In her findings, Okahaabwa discovered that people who go abroad and are involved in faith and social organisations like the Nkobazambogo seemed to adapt better to the environment. Okahaabwa noted further that it helps if people, who plan to leave the country, are sensitized about the likely problems they will face, and how they can deal with them.
“Sometimes there are conflicts between parents, who have been raised in Uganda and have learnt the Ugandan way of life and their children who have barely had the time to learn the culture before they are whisked away to another country with different customs. The two groups fail to get along because of the different ideologies that the different countries have instilled in them,” she explained.
Okahaabwa explains that her love for psychology stems from her childhood as a shy child which made her quite reserved. As a result, she was always eager to learn why those around her behaved in certain ways.
Okahaabwa joined UCU in 2004 as a part-time lecturer and was one of the founding members of the Counselling Department. She was originally teaching in an international school but felt that she could do more with herself.
“I wrote to the then Vice Chancellor, Prof. Stephen Noll, and asked about the state of counselling at the university but I did not get a response.

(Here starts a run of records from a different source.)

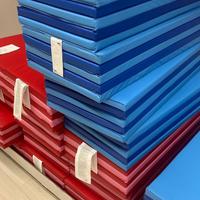 Tappeti IKEA Plufsig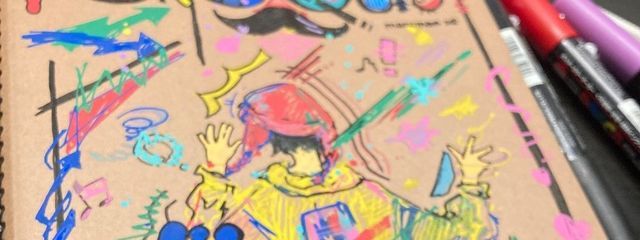 へちさんの壁紙画像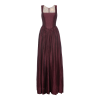 Lena Hoschek - Dresses - $1,486.00 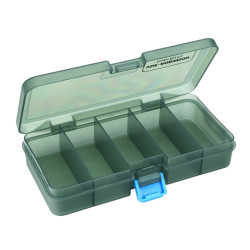 Wkładka do organizera VDE-Robinson Feeder Box Pro - 67-A0-PP10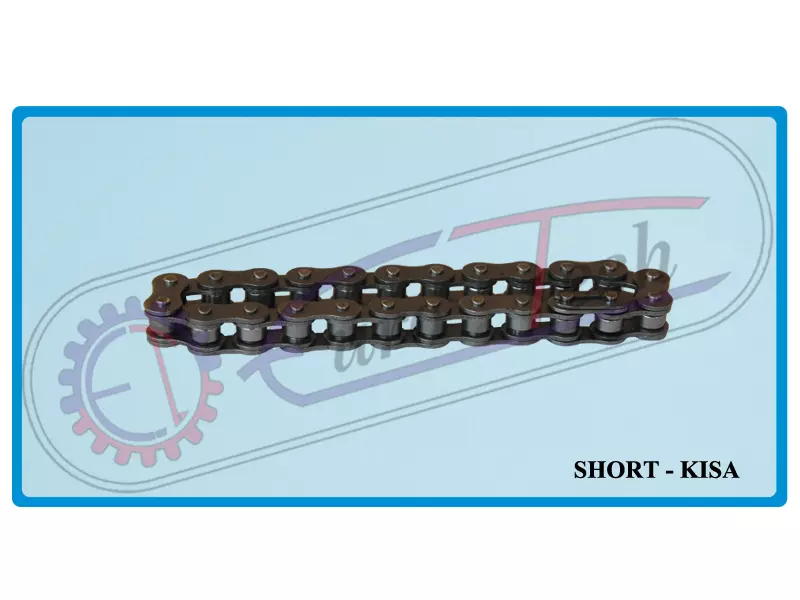 Caliper Repair Kits - SB 5/ SN 5 Type Caliper Repair Kits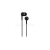Motorola Moto Earbuds 105
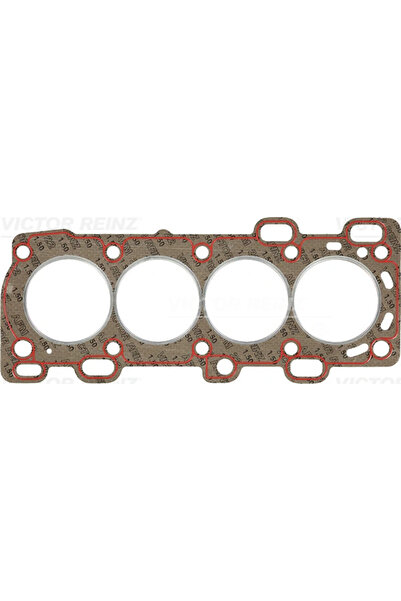 VICTOR REINZ Garnitura Chiulasa Renault Laguna 1/Safrane 2 Volvo S40 1/V40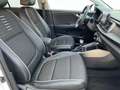 Kia Rio GT-Line Blanc - thumbnail 6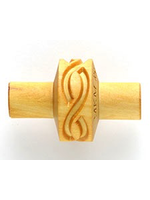 MKM tools Twining Strands Small Handle Roller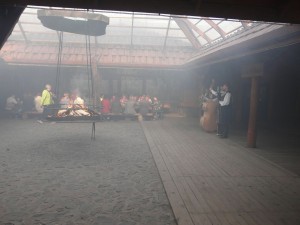 VI Krajowa Konferencja Pielęgniarek Medycyny Pracy 2016 r.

Finally, I came and talked to Dr Senyonyi who informed me that they did not have a Department of Counselling but were in the process of hiring someone from Canada to help start it,” she explained.

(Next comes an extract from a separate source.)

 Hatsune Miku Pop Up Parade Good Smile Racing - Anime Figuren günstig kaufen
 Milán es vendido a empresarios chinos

Eventually, Okahaabwa came to the university and requested for a part-time lecturing job in the counselling programme which was under the Faculty of Education. In the same year (2004), Rev Arnie Toews, the counsellor from Canada came to the university and together with Okahaabwa, they worked to start the counselling services at the university which is now The Ruth Nkoyoyo Wellness Centre.
“We also started the academic counselling programmes under the Faculty of Social Sciences,” she said.

Family background
The 48-year-old is the daughter of John W Kaakaabaale, a retired secondary school teacher and Keren Kaakaabaale, a retired nurse currently working as a businesswoman in Kabale District.
“My parents were very supportive even when I wanted to study a PhD but did not have the money to facilitate me. They still helped me whenever they could,” she said.
She is married to Richard Bagabe Bamanya and the two have one child, Esther Bagabe.

Education
For her primary, Okahaabwa attended Kabale Preparatory School in Kabale. She studied at Gayaza High School for both O and A-level education before joining Makerere University where she did a Bachelor’s in Botany, Zoology and Psychology.
“I later dropped Botany and focused on Zoology and Psychology. Zoology and Psychology together are the foundation of Clinical Psychology. Zoology is the study of animals and human beings in terms of their physical nature while Psychology looks at behaviour and how human beings interpret certain things,” Okahaabwa explained, when I talked to her about her academic journey.
She then embarked on a Masters in Clinical Psychology from Makerere University in 1998.

Advice to community
Okahaabwa urges aspiring academicians not to start a PhD unless they are very ready for it.
“A PhD can be very draining and this may result in people putting it aside for a while,” she explained.